_Text segment_.
↓↓↓

# How do I add photos to my thread?



## Colnago Master (May 6, 2014)

Sorry but I'm a technophobe.


----------



## Mrboots2u (May 10, 2013)

Colnago Master said:


> Sorry but I'm a technophobe.


Are you you you pc mac ipad phone browser tapatalk ...?


----------



## The Systemic Kid (Nov 23, 2012)

On the menu bar of each new post, third from right is the upload picture tab. Click on this - make sure 'from this computer' is selected and then click 'choose file' and use it to select the pic you want to appear in your post. Click 'upload' - should appear on your post when you select 'go advanced' button bottom right.


----------



## Mrboots2u (May 10, 2013)

Or using ipad tapatalk click the plus button on the left


----------



## hotmetal (Oct 31, 2013)

I think you ought to post a picture of your bicycle when you get it figured.

↑↑↑

_Data records_.
↓↓↓

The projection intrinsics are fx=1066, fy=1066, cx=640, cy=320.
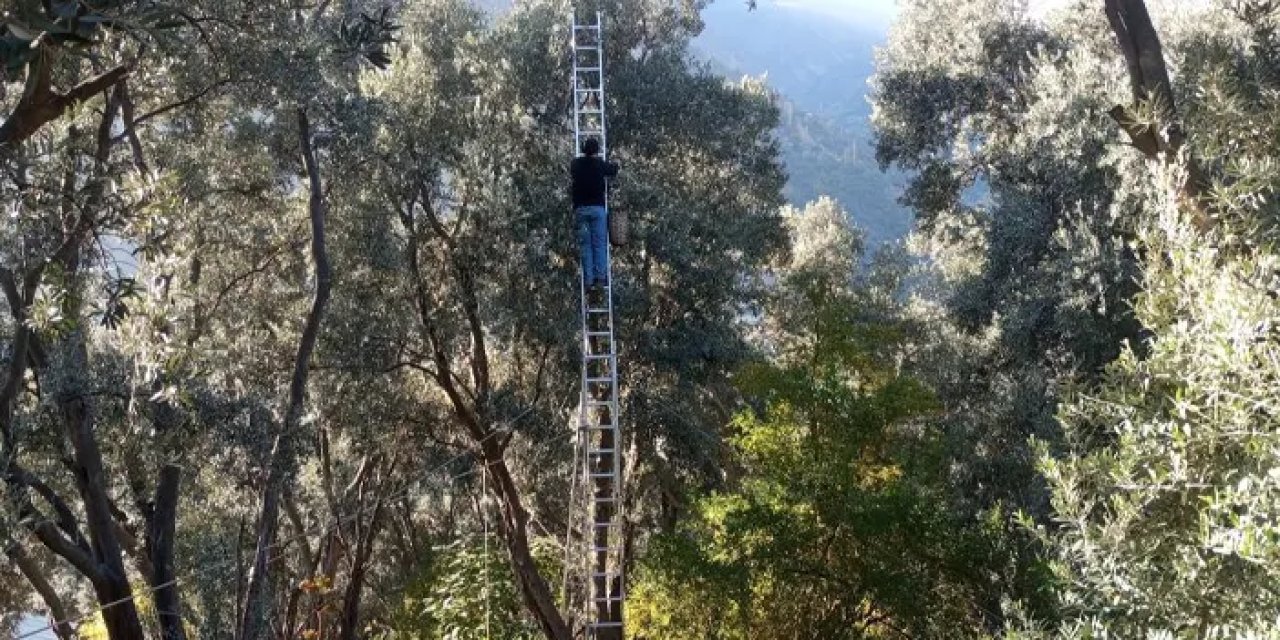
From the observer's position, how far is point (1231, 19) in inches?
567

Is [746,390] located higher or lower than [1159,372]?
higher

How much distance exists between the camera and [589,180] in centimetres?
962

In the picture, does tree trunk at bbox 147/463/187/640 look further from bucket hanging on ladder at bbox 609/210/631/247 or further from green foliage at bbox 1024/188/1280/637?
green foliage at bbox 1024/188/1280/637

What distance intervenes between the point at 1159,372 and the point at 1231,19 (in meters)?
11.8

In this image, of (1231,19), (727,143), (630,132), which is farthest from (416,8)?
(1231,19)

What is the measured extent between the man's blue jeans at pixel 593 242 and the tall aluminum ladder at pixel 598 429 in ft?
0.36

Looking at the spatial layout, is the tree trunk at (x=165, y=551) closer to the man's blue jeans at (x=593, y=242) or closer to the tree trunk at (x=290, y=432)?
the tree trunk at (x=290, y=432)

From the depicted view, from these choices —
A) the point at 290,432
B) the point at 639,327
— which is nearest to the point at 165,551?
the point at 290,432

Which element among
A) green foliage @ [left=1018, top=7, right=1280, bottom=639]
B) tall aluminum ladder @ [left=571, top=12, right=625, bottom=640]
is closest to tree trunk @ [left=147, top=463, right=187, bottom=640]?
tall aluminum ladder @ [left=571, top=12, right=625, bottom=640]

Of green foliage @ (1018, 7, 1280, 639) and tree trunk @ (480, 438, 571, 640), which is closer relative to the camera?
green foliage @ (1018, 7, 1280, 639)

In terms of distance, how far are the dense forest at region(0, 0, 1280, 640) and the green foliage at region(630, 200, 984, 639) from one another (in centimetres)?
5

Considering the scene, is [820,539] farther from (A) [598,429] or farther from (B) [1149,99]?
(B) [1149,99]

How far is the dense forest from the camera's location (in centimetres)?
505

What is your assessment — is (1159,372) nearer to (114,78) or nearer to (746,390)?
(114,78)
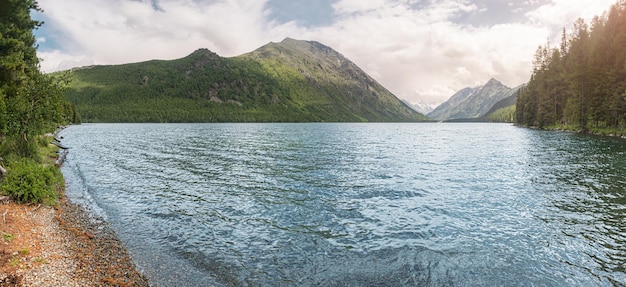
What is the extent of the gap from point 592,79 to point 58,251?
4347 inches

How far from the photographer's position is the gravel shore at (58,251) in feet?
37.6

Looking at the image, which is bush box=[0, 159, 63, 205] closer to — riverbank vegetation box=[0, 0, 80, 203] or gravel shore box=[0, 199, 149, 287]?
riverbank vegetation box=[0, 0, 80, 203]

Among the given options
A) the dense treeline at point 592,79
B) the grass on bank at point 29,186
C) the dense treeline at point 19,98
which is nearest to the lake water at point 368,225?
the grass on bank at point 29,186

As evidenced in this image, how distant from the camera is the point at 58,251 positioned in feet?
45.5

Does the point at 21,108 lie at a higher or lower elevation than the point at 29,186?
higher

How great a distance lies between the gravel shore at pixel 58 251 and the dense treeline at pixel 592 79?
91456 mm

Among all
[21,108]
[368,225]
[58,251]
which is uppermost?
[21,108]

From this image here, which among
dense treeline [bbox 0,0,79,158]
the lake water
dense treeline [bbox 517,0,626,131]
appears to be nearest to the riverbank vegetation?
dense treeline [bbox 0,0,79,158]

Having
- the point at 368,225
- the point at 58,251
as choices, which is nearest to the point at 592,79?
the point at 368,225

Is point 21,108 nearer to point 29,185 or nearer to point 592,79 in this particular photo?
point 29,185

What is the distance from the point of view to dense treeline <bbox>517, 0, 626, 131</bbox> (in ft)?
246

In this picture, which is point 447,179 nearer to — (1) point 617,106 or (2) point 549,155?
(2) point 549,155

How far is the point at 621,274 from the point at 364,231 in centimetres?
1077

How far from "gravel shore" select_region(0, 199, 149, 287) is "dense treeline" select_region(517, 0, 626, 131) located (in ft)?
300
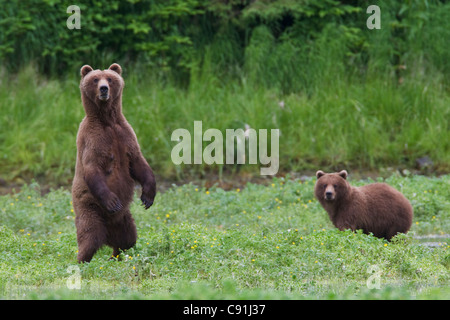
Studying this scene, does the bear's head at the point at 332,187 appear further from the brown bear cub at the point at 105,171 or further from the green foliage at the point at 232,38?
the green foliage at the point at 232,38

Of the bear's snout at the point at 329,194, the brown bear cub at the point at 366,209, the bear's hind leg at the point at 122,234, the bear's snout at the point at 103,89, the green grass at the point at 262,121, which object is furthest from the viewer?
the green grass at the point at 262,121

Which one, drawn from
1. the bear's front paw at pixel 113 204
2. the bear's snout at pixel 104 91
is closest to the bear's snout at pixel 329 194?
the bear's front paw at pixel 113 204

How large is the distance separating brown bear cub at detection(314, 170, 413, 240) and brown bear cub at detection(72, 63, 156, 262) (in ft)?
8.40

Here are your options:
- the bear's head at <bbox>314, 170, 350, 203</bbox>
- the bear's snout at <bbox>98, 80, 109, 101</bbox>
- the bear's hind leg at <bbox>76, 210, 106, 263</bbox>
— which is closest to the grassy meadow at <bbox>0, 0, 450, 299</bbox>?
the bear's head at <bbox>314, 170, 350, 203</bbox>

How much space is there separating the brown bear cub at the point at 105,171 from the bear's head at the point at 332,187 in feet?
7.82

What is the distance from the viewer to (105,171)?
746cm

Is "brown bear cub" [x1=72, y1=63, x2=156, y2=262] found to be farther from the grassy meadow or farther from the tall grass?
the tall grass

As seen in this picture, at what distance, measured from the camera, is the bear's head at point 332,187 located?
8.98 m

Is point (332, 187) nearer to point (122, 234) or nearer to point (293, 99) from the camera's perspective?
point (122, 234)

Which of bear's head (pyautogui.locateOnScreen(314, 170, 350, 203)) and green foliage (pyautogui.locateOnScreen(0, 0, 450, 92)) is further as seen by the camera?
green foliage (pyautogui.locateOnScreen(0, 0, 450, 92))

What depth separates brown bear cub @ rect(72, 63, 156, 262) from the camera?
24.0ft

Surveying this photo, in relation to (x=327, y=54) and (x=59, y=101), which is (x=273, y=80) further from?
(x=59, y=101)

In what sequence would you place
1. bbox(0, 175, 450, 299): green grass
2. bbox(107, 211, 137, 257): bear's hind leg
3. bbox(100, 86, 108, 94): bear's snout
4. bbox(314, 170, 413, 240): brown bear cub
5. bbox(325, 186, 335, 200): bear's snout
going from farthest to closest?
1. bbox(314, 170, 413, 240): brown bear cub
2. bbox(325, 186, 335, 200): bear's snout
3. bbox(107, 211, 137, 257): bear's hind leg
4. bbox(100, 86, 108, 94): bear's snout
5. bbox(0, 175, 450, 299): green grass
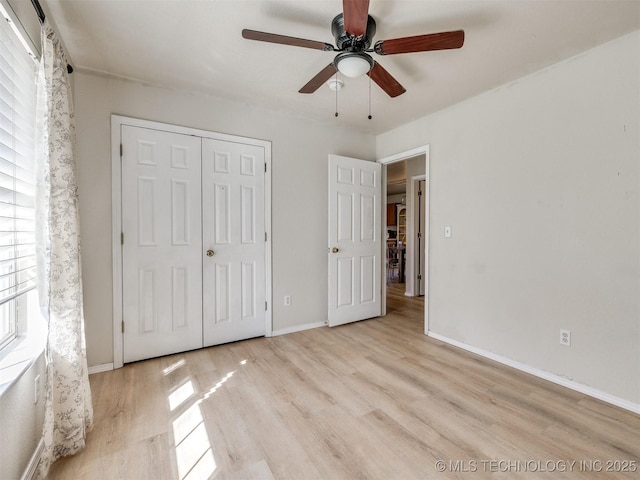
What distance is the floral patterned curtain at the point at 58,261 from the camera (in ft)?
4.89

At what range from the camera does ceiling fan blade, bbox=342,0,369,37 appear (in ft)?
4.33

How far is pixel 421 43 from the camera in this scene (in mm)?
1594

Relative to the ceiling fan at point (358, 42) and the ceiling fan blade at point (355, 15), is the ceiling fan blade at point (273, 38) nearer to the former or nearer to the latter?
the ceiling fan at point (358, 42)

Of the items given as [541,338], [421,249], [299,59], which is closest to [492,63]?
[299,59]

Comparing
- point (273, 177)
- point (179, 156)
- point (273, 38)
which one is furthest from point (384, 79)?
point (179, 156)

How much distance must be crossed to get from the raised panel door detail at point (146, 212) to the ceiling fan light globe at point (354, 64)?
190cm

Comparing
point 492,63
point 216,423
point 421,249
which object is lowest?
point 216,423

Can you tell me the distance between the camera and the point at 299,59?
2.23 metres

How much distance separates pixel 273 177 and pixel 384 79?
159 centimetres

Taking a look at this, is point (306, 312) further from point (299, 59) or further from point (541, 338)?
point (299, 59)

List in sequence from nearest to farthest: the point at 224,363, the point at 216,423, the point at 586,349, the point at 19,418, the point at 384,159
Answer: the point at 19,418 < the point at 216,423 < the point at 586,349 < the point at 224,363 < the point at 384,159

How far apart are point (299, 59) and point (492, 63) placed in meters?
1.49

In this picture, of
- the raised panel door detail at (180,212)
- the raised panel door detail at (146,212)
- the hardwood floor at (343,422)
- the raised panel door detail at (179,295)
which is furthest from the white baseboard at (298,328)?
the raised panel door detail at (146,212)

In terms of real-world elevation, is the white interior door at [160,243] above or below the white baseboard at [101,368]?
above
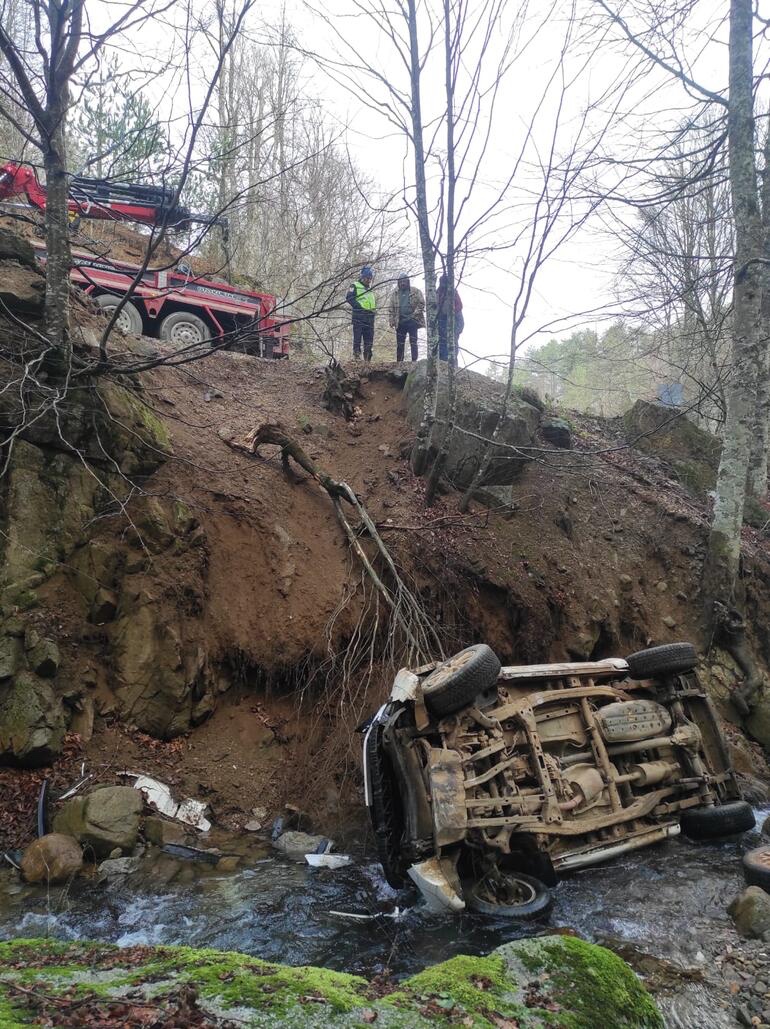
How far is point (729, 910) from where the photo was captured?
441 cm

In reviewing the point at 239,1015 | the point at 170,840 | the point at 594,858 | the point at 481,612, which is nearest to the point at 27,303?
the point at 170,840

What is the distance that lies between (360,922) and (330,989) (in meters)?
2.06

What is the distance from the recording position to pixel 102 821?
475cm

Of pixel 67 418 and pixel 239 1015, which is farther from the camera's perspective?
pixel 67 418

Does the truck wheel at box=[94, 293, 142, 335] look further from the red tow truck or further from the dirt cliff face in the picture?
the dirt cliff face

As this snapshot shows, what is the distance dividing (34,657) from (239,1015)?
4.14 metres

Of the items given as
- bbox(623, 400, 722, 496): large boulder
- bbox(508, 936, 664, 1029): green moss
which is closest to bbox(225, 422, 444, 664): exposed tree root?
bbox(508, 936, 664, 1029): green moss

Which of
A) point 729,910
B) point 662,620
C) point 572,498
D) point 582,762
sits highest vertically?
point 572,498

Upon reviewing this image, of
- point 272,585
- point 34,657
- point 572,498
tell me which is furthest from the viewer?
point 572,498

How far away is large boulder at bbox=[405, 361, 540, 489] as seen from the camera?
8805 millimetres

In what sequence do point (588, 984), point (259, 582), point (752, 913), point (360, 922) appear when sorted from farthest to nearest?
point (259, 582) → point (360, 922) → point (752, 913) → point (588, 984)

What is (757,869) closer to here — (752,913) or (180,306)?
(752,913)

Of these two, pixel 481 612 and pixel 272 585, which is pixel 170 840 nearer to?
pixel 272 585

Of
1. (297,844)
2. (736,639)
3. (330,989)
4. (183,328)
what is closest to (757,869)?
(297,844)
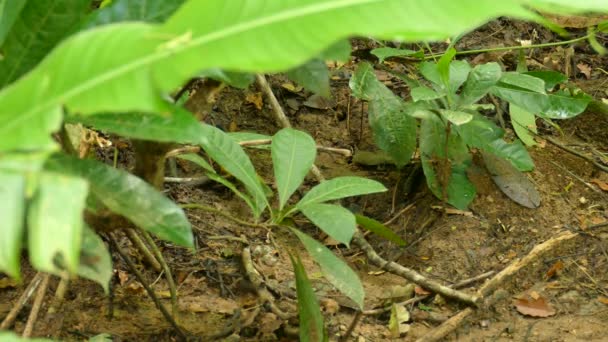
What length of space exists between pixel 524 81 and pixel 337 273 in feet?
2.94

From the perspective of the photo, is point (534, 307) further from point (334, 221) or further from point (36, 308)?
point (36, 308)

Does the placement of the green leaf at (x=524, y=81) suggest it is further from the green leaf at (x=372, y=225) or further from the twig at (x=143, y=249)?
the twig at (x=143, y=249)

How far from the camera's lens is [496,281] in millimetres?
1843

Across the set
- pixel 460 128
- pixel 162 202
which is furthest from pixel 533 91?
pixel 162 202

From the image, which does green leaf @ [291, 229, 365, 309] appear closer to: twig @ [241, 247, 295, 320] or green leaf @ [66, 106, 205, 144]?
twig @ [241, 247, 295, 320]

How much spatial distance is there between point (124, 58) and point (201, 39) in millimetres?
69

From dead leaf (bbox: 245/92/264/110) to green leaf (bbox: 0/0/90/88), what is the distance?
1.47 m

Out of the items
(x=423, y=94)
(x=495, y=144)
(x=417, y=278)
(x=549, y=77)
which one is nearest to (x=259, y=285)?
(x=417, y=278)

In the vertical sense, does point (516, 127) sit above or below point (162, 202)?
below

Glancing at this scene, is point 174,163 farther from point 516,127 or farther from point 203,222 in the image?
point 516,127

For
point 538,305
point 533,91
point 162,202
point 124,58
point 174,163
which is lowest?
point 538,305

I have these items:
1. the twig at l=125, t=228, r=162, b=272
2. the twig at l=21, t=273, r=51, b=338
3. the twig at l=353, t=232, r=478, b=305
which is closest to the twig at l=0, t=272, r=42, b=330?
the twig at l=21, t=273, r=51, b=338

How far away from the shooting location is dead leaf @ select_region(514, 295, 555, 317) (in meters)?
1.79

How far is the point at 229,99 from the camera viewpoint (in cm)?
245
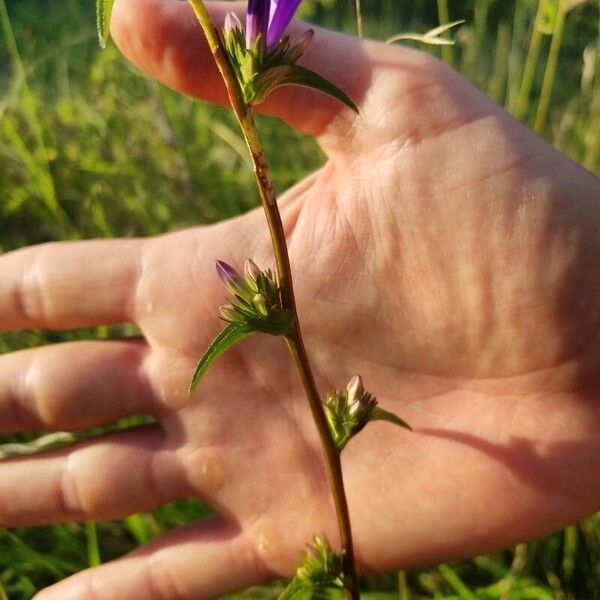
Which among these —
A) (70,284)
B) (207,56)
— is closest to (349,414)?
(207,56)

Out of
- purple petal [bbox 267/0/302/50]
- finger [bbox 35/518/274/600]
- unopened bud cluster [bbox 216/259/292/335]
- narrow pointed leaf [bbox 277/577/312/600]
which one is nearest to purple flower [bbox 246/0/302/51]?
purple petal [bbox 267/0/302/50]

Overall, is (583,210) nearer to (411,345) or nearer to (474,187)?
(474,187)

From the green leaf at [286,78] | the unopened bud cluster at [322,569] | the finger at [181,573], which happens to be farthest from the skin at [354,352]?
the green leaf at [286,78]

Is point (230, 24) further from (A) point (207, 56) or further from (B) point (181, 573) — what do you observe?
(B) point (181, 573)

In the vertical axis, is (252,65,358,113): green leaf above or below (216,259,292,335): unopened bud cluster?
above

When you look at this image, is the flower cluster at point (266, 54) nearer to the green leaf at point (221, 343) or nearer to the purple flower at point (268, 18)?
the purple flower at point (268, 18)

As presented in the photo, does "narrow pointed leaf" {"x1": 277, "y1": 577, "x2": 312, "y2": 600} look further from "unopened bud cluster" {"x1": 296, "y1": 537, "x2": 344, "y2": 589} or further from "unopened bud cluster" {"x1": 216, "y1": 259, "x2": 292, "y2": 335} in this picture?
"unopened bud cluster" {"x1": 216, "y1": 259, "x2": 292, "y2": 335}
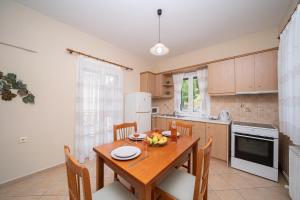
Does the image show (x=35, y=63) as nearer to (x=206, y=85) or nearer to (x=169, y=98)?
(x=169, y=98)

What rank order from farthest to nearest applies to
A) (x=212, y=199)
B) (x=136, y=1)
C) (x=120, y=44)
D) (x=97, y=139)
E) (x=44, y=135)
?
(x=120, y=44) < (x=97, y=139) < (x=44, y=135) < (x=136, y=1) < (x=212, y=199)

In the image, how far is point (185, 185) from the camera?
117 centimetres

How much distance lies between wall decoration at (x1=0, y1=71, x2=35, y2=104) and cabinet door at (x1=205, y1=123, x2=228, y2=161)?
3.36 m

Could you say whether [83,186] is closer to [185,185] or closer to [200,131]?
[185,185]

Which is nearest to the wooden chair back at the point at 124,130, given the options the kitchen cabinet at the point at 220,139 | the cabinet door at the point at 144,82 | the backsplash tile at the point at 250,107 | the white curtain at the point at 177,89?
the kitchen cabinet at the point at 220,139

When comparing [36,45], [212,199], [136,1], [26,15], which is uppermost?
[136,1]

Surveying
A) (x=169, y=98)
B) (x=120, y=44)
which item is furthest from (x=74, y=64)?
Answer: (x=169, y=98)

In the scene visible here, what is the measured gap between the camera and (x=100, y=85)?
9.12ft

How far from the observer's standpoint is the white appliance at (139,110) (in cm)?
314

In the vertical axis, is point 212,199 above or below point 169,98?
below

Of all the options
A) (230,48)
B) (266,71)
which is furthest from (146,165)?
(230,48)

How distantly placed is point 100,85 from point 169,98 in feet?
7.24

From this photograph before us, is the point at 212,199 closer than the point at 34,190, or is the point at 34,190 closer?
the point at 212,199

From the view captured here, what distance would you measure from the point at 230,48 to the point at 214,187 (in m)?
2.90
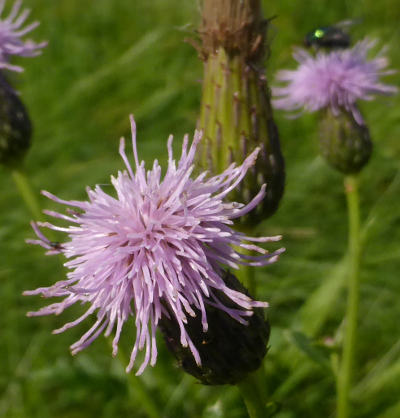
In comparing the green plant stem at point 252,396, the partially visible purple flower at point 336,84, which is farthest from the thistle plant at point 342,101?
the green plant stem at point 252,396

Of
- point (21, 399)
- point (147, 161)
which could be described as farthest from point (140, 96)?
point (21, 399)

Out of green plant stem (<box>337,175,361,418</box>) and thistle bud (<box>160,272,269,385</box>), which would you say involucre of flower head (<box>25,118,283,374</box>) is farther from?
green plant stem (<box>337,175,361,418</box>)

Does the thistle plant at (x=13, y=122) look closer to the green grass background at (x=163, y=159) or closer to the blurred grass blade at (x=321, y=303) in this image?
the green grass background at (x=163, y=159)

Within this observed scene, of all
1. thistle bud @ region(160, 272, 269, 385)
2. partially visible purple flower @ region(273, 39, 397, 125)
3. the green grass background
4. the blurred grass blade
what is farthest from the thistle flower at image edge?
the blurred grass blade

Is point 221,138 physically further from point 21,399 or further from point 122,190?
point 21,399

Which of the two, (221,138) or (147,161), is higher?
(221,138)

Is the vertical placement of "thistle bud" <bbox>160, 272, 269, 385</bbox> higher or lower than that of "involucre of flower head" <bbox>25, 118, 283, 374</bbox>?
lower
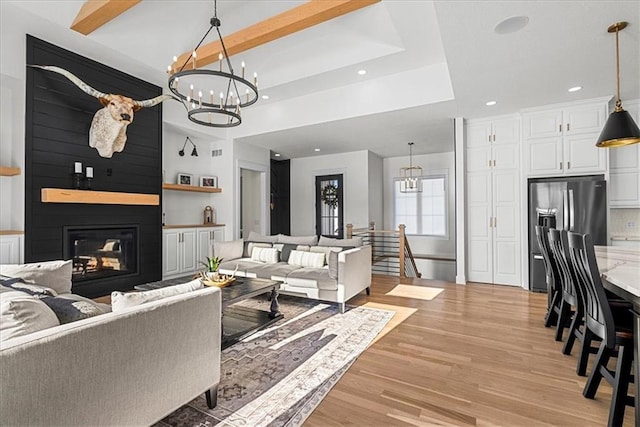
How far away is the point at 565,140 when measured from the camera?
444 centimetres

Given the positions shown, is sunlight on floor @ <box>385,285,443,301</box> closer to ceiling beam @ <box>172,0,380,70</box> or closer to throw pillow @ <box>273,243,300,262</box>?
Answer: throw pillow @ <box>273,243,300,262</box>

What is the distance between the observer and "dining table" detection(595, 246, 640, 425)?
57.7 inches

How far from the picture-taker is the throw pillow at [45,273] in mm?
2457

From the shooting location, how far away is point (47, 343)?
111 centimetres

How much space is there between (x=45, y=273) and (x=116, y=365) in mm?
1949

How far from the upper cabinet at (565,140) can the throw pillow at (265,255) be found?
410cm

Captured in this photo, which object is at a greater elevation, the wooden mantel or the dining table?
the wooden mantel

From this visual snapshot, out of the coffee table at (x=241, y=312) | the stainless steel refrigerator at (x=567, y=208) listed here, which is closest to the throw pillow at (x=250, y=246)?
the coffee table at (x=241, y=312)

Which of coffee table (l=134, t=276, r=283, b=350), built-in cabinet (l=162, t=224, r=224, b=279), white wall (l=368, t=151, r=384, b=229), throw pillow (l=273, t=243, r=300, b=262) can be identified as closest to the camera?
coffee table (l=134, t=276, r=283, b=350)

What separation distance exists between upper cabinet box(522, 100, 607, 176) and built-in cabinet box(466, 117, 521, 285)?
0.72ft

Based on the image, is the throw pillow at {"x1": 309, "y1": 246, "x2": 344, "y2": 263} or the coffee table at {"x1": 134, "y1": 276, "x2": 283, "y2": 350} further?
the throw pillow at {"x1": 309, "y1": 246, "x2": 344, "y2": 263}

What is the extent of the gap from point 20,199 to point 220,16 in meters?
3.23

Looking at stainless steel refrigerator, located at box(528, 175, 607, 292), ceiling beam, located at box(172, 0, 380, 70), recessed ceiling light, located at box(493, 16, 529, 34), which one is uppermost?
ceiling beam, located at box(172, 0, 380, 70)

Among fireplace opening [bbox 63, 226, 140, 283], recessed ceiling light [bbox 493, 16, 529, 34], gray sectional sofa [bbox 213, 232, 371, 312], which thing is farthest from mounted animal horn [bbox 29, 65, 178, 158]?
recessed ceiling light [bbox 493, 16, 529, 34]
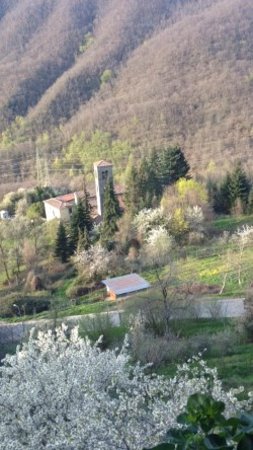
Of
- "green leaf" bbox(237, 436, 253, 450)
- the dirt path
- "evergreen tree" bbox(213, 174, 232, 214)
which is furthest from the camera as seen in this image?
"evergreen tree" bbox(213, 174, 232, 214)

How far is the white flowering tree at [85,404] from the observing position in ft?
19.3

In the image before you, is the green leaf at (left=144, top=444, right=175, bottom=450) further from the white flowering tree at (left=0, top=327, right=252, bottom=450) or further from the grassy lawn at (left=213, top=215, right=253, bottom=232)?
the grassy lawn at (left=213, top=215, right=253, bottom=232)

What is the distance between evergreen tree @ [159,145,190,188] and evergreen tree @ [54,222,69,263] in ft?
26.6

↑↑↑

_Instruction 1_.
In the photo-posting thread, list every label that The Systemic Kid's reply puts in single quotation marks.
_Instruction 2_.
According to the photo-posting thread, where is the upload picture tab located?

_Correct response 1_.
'from this computer', 'choose file', 'upload', 'go advanced'

_Correct response 2_.
It is third from the right on the menu bar of each new post.